> Задание 1:
Определите, согласуется ли с выбранным отрывком каждое утверждение: (а) рассказчик был в комнате 574 самым старшим по опыту и возрасту; (б) рассказчик в итоге узнал, в чем заключалась вина ученого; (в) ключи от двери «ревизиониста» удалось добыть. На каждое ответьте «да» или «нет» и приведите точную цитату из отрывка, которая это решает.
> Задание 2:
Продолжите выбранный отрывок, начав сразу после его последнего предложения.

> Выбранный отрывок:
А что творилось вокруг, как шли дела в Управлении? В военной да еще секретной организации о том, что творится вокруг, люди знают немного и в самых общих чертах. Даже в комнате 574, где я уже был самым старшим и по опыту, и по возрасту, и по званию, и по должности, мы знали о делах друг друга лишь то, что вольно или невольно слышали из телефонных разговоров или когда обращались друг к другу за советом, помощью в конкретных ситуациях. Я знал, например, что Женя К. вел сложнейшее дело по разработке какого-то «ревизиониста», проводил по нему хитрейшие комбинации, в которых по очереди участвовали некоторые сотрудники отделения и я в том числе, однако до сих пор я не знаю, кто этот ученый и в чем заключалась его вина. А ведь во время одной из операций я даже сидел в соседней квартире с оружием и имел приказ в случае специального сигнала стрелять в замок (не в людей, конечно) на двери «ревизиониста» (ключей от нее добыть не удалось), врываться в квартиру и «класть всех лицом на пол».

> Перечень материала:
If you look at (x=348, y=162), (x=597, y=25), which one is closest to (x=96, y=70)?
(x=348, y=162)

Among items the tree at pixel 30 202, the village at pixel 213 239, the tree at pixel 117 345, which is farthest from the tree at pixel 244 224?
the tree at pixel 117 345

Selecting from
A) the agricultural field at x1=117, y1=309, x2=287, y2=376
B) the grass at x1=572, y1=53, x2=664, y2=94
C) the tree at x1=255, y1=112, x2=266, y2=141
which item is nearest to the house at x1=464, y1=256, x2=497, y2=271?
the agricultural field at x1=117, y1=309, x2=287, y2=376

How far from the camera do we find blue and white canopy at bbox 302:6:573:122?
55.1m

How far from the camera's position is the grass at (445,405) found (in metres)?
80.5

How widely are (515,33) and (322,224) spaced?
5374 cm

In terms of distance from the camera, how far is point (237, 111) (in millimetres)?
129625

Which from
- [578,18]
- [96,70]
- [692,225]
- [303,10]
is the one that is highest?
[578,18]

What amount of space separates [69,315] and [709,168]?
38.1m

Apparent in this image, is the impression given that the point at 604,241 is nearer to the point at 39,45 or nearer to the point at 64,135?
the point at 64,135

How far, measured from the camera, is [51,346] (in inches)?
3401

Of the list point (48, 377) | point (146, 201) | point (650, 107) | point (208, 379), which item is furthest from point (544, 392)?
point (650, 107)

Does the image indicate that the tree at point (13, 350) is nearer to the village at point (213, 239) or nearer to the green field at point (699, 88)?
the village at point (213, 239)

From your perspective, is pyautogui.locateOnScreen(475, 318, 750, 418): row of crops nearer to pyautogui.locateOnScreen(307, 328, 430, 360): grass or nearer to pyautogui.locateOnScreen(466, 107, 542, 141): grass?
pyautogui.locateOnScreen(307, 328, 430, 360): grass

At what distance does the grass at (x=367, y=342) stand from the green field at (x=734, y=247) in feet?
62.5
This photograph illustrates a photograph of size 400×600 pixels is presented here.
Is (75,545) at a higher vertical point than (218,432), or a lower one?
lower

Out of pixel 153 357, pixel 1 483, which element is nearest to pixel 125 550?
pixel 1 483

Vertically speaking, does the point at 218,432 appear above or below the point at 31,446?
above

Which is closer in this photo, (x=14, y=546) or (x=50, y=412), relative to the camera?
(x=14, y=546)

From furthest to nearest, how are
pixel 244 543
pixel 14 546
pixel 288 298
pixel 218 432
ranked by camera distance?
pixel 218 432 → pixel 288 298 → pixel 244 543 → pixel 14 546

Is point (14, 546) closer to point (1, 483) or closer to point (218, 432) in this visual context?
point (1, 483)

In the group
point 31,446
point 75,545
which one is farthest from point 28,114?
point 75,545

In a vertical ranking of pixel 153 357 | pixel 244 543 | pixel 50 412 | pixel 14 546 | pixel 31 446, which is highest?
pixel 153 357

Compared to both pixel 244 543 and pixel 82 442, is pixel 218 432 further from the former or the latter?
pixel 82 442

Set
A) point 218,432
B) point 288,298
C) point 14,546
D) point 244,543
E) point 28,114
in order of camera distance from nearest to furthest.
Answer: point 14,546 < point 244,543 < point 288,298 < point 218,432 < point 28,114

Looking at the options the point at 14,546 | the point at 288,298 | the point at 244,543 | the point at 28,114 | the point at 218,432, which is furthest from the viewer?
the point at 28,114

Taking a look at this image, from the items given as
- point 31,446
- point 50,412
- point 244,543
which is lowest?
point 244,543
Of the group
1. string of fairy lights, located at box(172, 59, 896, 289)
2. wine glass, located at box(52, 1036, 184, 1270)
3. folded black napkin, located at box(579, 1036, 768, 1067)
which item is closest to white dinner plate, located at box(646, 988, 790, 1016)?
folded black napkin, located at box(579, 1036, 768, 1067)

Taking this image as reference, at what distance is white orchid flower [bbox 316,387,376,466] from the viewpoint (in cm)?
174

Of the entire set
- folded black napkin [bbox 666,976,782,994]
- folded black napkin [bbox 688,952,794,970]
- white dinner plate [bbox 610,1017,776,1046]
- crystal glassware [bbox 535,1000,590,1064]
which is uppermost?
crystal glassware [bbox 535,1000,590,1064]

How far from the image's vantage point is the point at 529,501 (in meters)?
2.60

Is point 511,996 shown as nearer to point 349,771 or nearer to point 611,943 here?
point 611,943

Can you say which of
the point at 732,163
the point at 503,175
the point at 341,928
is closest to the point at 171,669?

> Итоговый ответ 1:
(а) Да: «я уже был самым старшим и по опыту, и по возрасту, и по званию, и по должности».
(б) Нет: «однако до сих пор я не знаю, кто этот ученый и в чем заключалась его вина».
(в) Нет: «ключей от нее добыть не удалось».

> Итоговый ответ 2:
В разработке вольнодумцев использовалась и иностранная агентура, что всегда казалось некоторым из нас малоэтичным, а иногда сотрудники Управления выступали в роли иностранцев.
Количество людей, занимавшихся разработкой «объектов» из числа наших соотечественников, все возрастало, возрастало, наверное, и количество этих «объектов», они требовали все больше и больше «оперативного внимания», техники, работы вспомогательных служб и пр.
Тем, кто занимался иностранцами, становилось все труднее выпрашивать «наружку», «подслушку» и прочие оперативные прелести. Часто начальство просто отмахивалось от нас – считало, видимо, что угроза строю, обществу и благополучию некоторых исходит именно от соплеменников, недовольных строем, обществом и благополучием некоторых. Замечу, что многим из этих недовольных явно хотелось вместе с изменившимся строем и измененным обществом обрести и собственное благополучие. Сейчас весьма заметно, как они им наслаждаются.
А в массе своей, если можно говорить о массе диссидентов, это были люди неустроенных или разрушенных государством судеб, как правило – бессребреники, беспомощные в быту и повседневной жизни. Помню, как Владимир Иванович, вернувшись с обыска, долго сидел, подперев голову руками, а потом сказал: «Господи, Женя, какая же это нищета… Ну ничего же, кроме самиздатовских рукописей да пишущей машинки, в доме нет. А ведь двое детей, ни он, ни она нигде не работают – то есть их нигде по нашей наводке не берут на работу. Живут случайными заработками, переводами. В квартире грязь, тараканы, жучки какие-то везде…»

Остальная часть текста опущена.